*GIVEN REQUEST*.
Copy the entries below word for word, keeping every line as it appears.

*INPUT FOR THIS TASK*.
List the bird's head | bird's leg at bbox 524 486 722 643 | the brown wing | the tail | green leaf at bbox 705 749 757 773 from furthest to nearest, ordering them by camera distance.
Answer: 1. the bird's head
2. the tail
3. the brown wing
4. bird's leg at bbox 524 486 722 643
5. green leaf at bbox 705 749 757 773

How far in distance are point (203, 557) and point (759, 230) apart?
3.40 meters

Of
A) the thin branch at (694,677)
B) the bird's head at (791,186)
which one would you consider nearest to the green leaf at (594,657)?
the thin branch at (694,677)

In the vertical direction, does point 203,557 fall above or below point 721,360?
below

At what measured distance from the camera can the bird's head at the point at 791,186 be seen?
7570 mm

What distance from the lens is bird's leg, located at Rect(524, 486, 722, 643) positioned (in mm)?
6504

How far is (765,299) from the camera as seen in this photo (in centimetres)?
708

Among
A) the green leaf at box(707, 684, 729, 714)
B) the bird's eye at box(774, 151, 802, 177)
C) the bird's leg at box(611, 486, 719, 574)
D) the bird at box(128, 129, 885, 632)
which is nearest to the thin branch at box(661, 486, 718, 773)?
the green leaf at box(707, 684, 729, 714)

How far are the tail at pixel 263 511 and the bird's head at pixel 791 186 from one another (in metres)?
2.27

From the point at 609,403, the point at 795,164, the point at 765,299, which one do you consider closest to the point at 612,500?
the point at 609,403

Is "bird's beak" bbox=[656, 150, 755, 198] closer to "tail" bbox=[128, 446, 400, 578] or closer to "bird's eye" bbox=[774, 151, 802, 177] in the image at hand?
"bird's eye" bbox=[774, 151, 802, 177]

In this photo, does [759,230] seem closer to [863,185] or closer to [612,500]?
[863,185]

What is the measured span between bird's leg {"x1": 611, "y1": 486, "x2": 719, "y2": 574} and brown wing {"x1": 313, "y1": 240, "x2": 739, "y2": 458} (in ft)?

*FULL RESPONSE*.
List the bird's head | bird's leg at bbox 524 486 722 643 | the brown wing | the tail | green leaf at bbox 705 749 757 773 from furthest to nearest, ordering them by camera distance.
Answer: 1. the bird's head
2. the tail
3. the brown wing
4. bird's leg at bbox 524 486 722 643
5. green leaf at bbox 705 749 757 773

How far in distance are point (203, 557) and point (759, 230) apart?
3.40 meters

Of
A) the thin branch at (694,677)
B) the bird's head at (791,186)
which one would you consider nearest to the green leaf at (594,657)?
the thin branch at (694,677)

In the vertical direction, does point 203,557 fall above or below point 721,360?
below

At what measured distance from the camera can the bird's head at the point at 791,186 be seen?
7570 mm

What distance from the lens is bird's leg, located at Rect(524, 486, 722, 643) positioned (in mm)?
6504

How far is (765,299) from the camera as seen in this photo (in centimetres)?
708

Among
A) the green leaf at box(707, 684, 729, 714)
B) the bird's eye at box(774, 151, 802, 177)
C) the bird's leg at box(611, 486, 719, 574)
D) the bird at box(128, 129, 885, 632)
which is nearest to the thin branch at box(661, 486, 718, 773)?
the green leaf at box(707, 684, 729, 714)

How far are the tail at pixel 263 511 and the bird's head at pixel 791 186 from one another (in metres)?
2.27

From the point at 609,403, the point at 795,164, the point at 765,299, which one do you consider closest to the point at 612,500?
the point at 609,403

Is "bird's beak" bbox=[656, 150, 755, 198] closer to "tail" bbox=[128, 446, 400, 578] or closer to "bird's eye" bbox=[774, 151, 802, 177] in the image at hand?
"bird's eye" bbox=[774, 151, 802, 177]

In this photo, does [759,230] seem closer to [863,185] or closer to [612,500]?
[863,185]

What is the measured span between bird's leg {"x1": 611, "y1": 486, "x2": 719, "y2": 574} and brown wing {"x1": 313, "y1": 240, "x2": 739, "y2": 458} (in ft)?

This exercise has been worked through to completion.